= CONSIGNE A =
Pouvez-vous répondre à ces questions sur l'extrait consacré aux hauts fonctionnaires, en repérant chaque réponse par (i), (ii) ou (iii) ?
(i) Aux USA, combien de niveaux de gouvernement en dessous d'un secrétaire d'État sont recrutés pour des périodes courtes ?
(ii) Quel devoir s'impose au fonctionnaire lorsque les décisions prises sont illégales ?
(iii) Que perd un haut fonctionnaire qui se met en réserve de la République ?
= CONSIGNE B =
Comment traduire en anglais cette phrase de l'extrait sur les hauts fonctionnaires : « Tous les fonctionnaires ont un devoir d'obéissance républicaine, c'est-à-dire l'obligation d'appliquer les ordres donnés par le pouvoir politique. » ?

= EXTRAIT DU TEXTE =
Par ailleurs, pour répondre à la question de la nécessité des hauts fonctionnaires pour diriger le pouvoir d’Etat, du moins les directions de l’administration centrale, ce n'est pas tant le statut qui pose un problème, que leur formation et leur homogénéité liée au système des grandes écoles. Pourquoi n’intégre-t-on pas plus des docteurs des universités, bien formés, spécialisés en science sociale, en droit mais également dans d’autres disciplines ? Cela amènerait un point de vue différent et surtout une diversité des points de vues sur les politiques et dans les origines sociales qui manque grandement. Je mentionne ici qu’aux USA - malheureusement notre repoussoir, surtout par méconnaissance - les 5 niveaux de gouvernement en dessous d’un secrétaire d’Etat (ministre) sont recrutés pour des périodes courtes (système des portes tourniquets/ revolving doors) parmi les "meilleurs" d’un secteur d’activité social. Ce qui n’exclut pas les hauts fonctionnaires de carrière mais qui les met en compétition avec d’autres acteurs issus du secteur privé. Pourquoi s’acharne-t-on sur le fait qu’Emanuel Macron ait effectué un passage dans une banque d’investissement et d’affaires ? Pourquoi ne voit-on pas cette expérience comme un fait positif dans les fonctions qu’il occupe et les politiques qu’il doit mettre en place ?

De quels moyens ce noyau dur dispose-t-il pour faire obstruction au pouvoir ?

Alexis Théa : Tous les fonctionnaires ont un devoir d'obéissance républicaine, c'est-à-dire l'obligation d'appliquer les ordres donnés par le pouvoir politique. Cependant, il y a deux exceptions possibles à ce principe. D'abord, si les décisions prises sont illégales, contraires à la Constitution, à la loi ou contraires aux principes républicains : dès lors s'impose au contraire un devoir de désobéissance du fonctionnaire. Ensuite, toute personne dispose d'une clause de conscience. Elle n'est pas obligée de servir un pouvoir politique qui lui inspire de vives réserves. Elle peut donc démissionner d'une fonction de direction, d'une mission stratégique, sans perdre son emploi, en se cantonnant à des tâches totalement neutres d'un point de vue politique, par exemple de pure gestion. Un haut fonctionnaire peut aussi se mettre en réserve de la République, c'est-à-dire en disponibilité. Il se retire des cadres de l'administration, perd sa rémunération et son droit à l'avancement, sans que la rupture ne soit définitive.

= LIGNES FOURNIES =
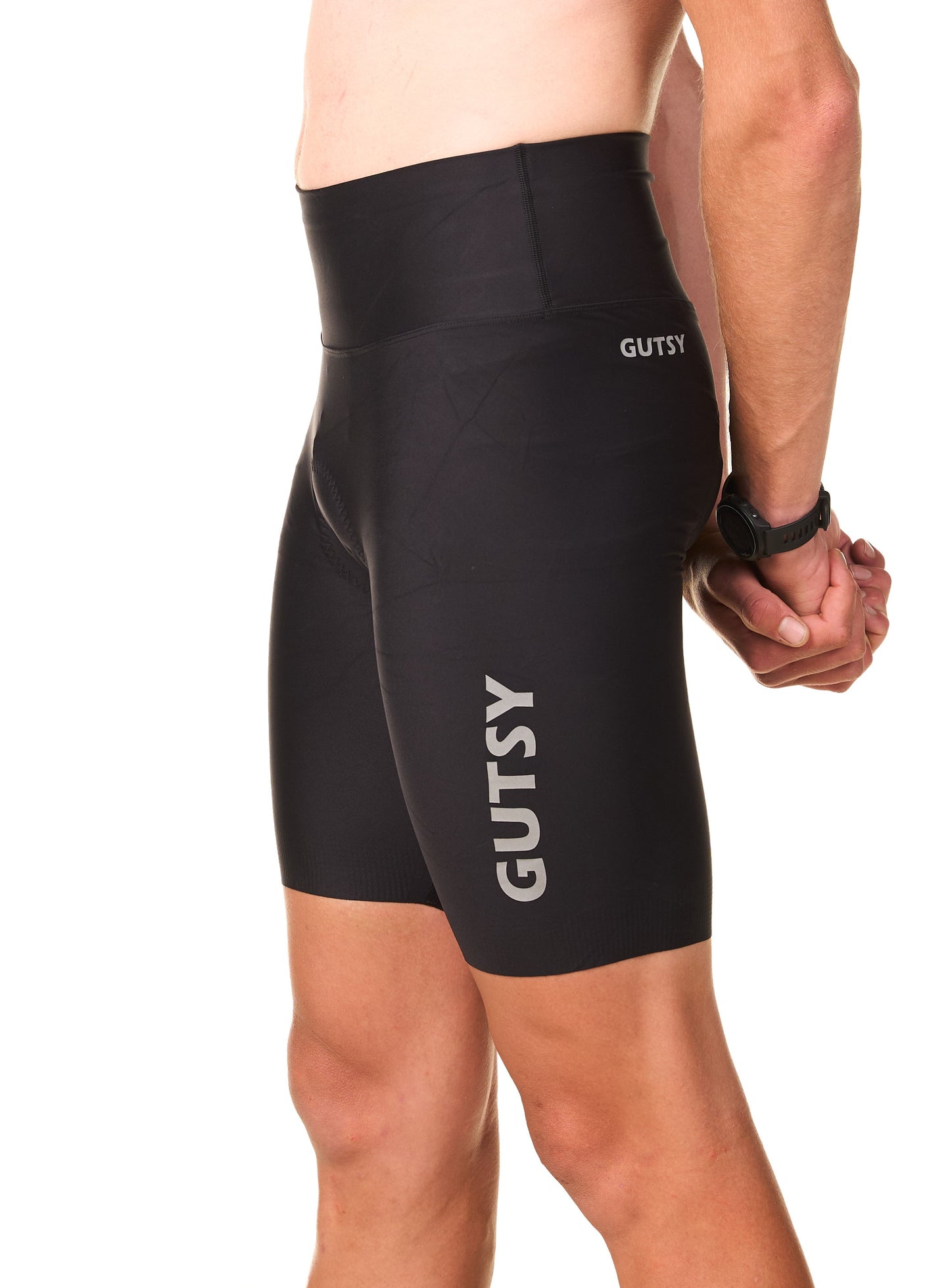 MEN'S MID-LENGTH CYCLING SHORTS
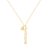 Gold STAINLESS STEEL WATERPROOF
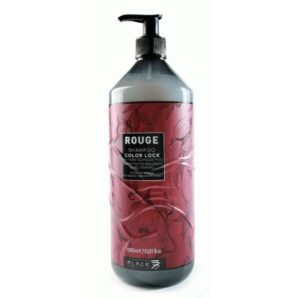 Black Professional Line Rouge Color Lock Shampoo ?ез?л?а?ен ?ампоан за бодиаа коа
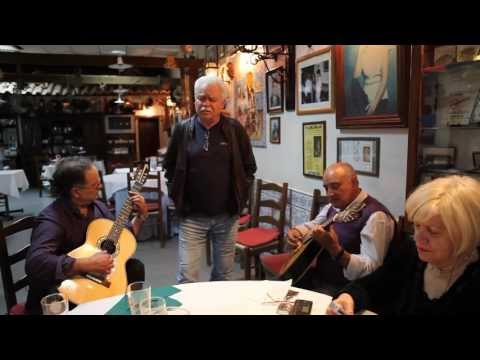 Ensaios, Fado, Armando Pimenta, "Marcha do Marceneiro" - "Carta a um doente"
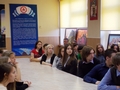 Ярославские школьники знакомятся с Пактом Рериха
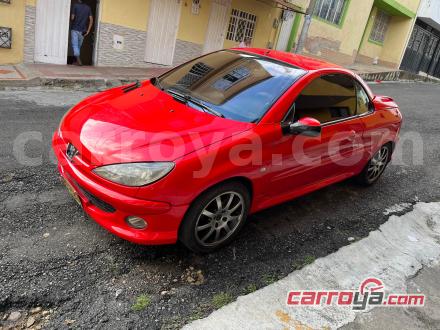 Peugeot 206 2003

= VOTRE RÉPONSE A =
(i) Cinq niveaux.
(ii) Un devoir de désobéissance.
(iii) Sa rémunération et son droit à l'avancement.

= VOTRE RÉPONSE B =
All civil servants have a duty of republican obedience, that is, the obligation to carry out the orders given by the political authorities.